▸ **Work instruction**: Using the entries below, write out the line with "family: Giraffidae", the line with "New Zealand, site", and every line in between, exactly as each is written.

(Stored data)
-- Opening Marker --

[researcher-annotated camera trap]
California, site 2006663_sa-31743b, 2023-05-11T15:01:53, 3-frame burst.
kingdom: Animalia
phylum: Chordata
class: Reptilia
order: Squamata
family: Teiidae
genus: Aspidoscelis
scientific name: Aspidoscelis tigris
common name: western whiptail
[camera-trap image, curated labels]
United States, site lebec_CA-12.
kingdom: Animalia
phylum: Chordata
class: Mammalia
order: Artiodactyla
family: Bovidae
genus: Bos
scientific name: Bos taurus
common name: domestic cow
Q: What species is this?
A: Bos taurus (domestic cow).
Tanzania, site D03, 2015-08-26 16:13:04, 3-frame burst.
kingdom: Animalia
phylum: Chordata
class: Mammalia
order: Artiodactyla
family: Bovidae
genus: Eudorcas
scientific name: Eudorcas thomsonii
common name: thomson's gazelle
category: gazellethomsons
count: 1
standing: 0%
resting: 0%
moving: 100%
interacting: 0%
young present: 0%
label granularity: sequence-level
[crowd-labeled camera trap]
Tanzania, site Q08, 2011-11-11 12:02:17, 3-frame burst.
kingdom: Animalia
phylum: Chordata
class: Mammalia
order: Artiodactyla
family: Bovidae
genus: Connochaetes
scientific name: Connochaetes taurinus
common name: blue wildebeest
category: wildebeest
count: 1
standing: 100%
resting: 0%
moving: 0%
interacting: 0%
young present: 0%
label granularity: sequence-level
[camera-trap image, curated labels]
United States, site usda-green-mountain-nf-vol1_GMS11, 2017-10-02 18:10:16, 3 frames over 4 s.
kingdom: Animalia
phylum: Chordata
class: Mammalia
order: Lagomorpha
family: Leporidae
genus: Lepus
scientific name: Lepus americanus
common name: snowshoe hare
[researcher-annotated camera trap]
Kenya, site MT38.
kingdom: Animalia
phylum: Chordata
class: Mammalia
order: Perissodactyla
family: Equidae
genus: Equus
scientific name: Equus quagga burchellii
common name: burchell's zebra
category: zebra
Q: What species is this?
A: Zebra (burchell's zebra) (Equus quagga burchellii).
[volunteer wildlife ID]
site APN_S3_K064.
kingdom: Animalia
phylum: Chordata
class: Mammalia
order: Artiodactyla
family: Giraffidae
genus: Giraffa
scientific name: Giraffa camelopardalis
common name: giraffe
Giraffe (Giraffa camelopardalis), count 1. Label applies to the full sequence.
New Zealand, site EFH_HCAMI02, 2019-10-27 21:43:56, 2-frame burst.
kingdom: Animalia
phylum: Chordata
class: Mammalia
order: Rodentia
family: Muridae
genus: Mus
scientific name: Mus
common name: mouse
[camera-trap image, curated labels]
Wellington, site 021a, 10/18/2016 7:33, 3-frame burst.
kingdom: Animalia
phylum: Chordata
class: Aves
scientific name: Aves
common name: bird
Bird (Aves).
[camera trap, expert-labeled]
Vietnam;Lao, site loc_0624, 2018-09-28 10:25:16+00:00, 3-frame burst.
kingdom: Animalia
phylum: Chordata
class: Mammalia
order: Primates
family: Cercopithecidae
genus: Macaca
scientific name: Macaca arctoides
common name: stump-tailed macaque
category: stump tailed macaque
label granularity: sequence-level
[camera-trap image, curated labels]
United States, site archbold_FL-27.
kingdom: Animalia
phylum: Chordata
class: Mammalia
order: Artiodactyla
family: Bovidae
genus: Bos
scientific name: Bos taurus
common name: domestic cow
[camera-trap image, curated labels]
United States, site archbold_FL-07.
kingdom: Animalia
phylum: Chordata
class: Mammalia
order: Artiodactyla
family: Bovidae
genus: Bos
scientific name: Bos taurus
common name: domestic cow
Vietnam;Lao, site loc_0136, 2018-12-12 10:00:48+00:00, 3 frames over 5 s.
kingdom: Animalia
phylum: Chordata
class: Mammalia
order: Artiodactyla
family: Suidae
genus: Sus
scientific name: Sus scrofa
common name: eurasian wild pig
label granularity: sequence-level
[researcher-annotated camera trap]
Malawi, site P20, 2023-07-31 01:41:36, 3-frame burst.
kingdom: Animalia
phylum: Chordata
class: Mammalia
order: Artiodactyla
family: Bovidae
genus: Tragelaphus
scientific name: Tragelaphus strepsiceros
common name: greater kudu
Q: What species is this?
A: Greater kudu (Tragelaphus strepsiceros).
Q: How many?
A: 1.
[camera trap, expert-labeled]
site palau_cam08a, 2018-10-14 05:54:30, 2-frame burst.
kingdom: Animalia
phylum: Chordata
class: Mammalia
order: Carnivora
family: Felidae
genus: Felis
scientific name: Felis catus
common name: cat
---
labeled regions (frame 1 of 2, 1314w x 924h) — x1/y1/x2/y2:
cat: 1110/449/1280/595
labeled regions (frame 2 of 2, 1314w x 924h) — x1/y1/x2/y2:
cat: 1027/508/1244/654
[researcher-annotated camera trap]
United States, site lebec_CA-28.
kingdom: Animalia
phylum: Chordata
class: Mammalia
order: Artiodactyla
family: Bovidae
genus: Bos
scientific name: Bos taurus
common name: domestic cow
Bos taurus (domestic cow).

-- Closing Marker --

▸ **Task result**:
family: Giraffidae
genus: Giraffa
scientific name: Giraffa camelopardalis
common name: giraffe
Giraffe (Giraffa camelopardalis), count 1. Label applies to the full sequence.
New Zealand, site EFH_HCAMI02, 2019-10-27 21:43:56, 2-frame burst.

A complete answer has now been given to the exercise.